Now something that should not be thought of lightly is the fact that these two accomplishments could not have been possible without the positive roles of the North.

Preparing for a contingency is warranted, but nobody should be talking about a unilateral approach to unification by force.

The media is flooded with bad news about North Korea _ its provocation, threats, nuclear weapons, missiles, illicit activities, political suppression, economic difficulties, people’s hardship, diplomatic isolation, and regime instability. Perhaps, Pyongyang may be in its worst crisis for survival looking from outside.

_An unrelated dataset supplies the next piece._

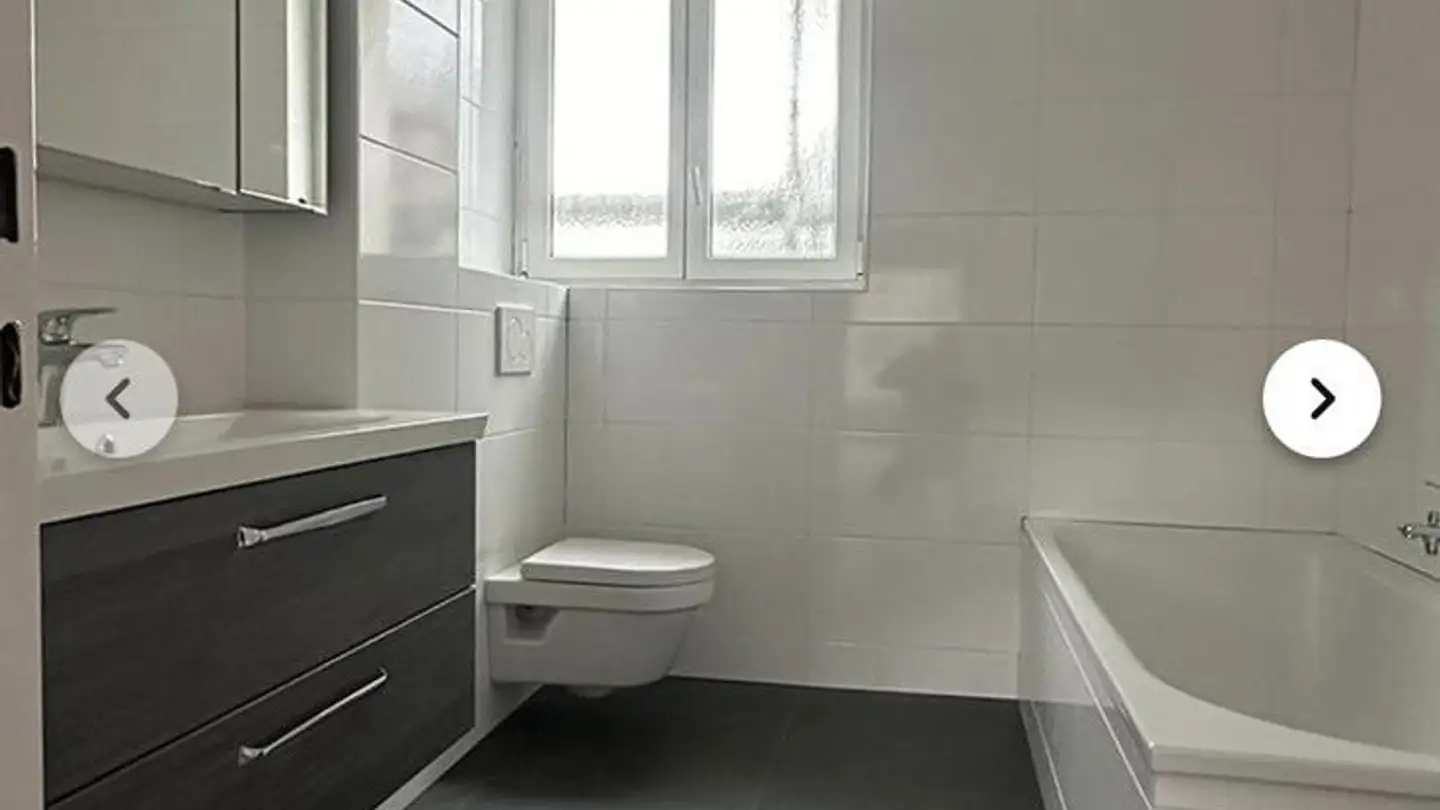 Wohnung mieten - 3302 Moosseedorf - Foto 2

Many in Seoul and Washington are still intrigued by a collapse theory, for which one is yet to find supporting evidence.

Recently North Korea has been hit hard for its alarming abuses of human rights compared to “Nazi acts” in the publication of the U.N. Commission of Inquiry on Human Rights in the DPRK and the annual human rights report by the U.S. State Department. Secretary of State John Kerry said North Korea is an “evil and cruel” state after he read the reports.

The human rights situation in North Korea has been an issue for decades, yet no effective measures have been developed to improve the situation. The North Koreans, as well as the Chinese, claim the ways they treat their people are their internal affairs. The North sees pressure on human rights as another scheme to undermine the roots of its viability.

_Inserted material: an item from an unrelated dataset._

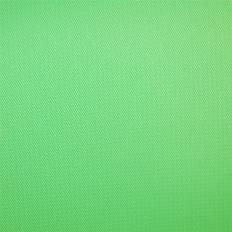 Vinyl Chroma Green Backdrop 3.04m x 3.04m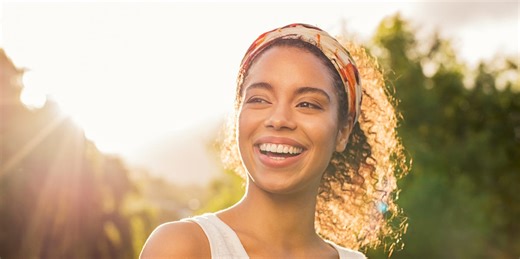 How to Find Joy in Your Everyday Life (Even When Life Feels Awful)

Last week North Korean leader Kim Jong-un held a massive indoctrination class for thousands of his propaganda workers to enlist people’s support for his monolithic leadership inherited from his father and grandfather. This event was seen two different ways in Seoul: as a sign of weakening leadership or a sign of further power consolidation.

Kim Jong-un also reportedly said, “Put up two to three folds of “mosquito nets” to prevent penetration of evil elements of capitalism,” ― including outside information, “decadent” lifestyles, and individual greed that all weaken loyalty to the state. Some DPRK representatives have said in the past, “We don’t want to follow the Chinese model because it would bring us such typical vices of capitalism as organized crimes, corruption, drugs and prostitution.”

Whatever views one might have of North Korea, how much one might dislike its system, and how unreal it may sound, the existence of the North Korean regime is real and one cannot envision a peaceful future by ignoring it. There is no paradise on earth. People are struggling to have a better life everywhere in the world.

As a minimum, life without war is the best blessing for humans and human rights, considering the numbers of people killed in the recent wars ― 3 million in the Korean War, and 2.5 to 3 million in Vietnam. What’s your take?

The author is a visiting scholar at the Ilmin Institute of International Relations at Korea University, a visiting professor at the University of North Korean Studies and an ICAS fellow in the U.S.